Security Domain Groups (formerly known as Domain Restrictions) are entities that determine in which security domains an administrator may perform permissions. For example, if the North-America Security Domain Group contains the North-Am, North-Am-Sales, and North-Am-HR security domains, administrators with roles with the North-America Security Domain Group applied can access entities that reside in North-Am, North-Am-Sales, and North-Am-HR security domains (plus the PUBLIC Security Domain which is automatically added to every security domain group).
If there are no security domain groups applied to permissions in an Administrator Role, the Administrator may perform all permissions in the role in all security domains.

Security domain groups can contain one or more security domains.

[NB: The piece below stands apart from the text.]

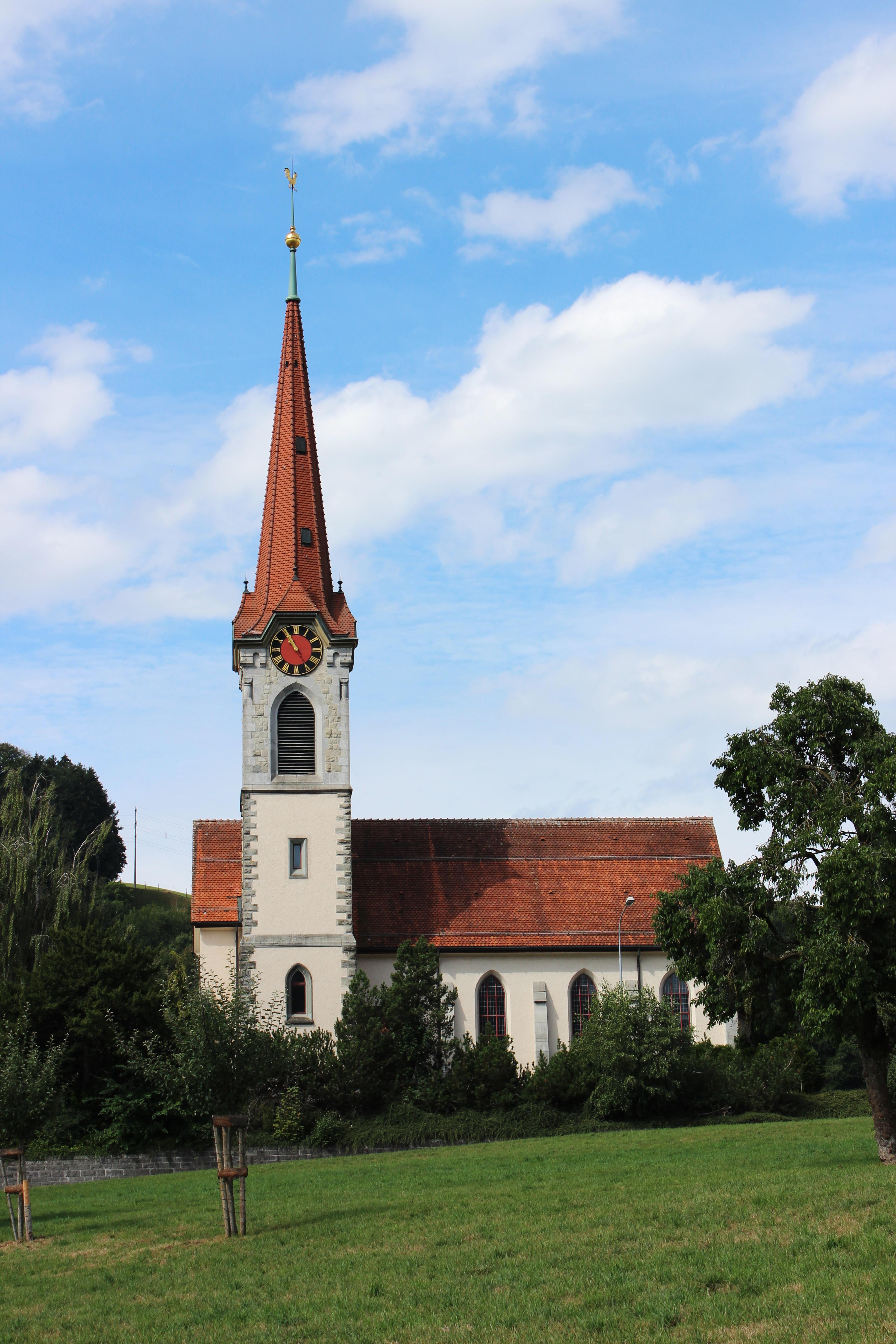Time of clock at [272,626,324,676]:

The security domains do not need to be connected in the hierarchical structure, but there are patterns to how customers implement security domain groups:
- Family branch: An administrator is responsible for the entities within the Europe region, which includes access to the entities in the Europe Security Domain and its subdomains, Europe-Sales and Europe-HR.
- Sibling: An administrator is responsible for managing siblings within the same branch. For example, an administrator has access to the entities in Europe-Sales and Europe-HR, but not in the parent security domain (Europe).
- Parent-child: An administrator is responsible for a parent security domain and one or more child domains, but not the entire branch. For example, an administrator has access to entities in the Europe Security Domain and the Europe-HR Security Domain.
- Mix-and-match: Any security domains can be included in a security domain group, whether they are from different parts of the same security domain tree or even from different trees.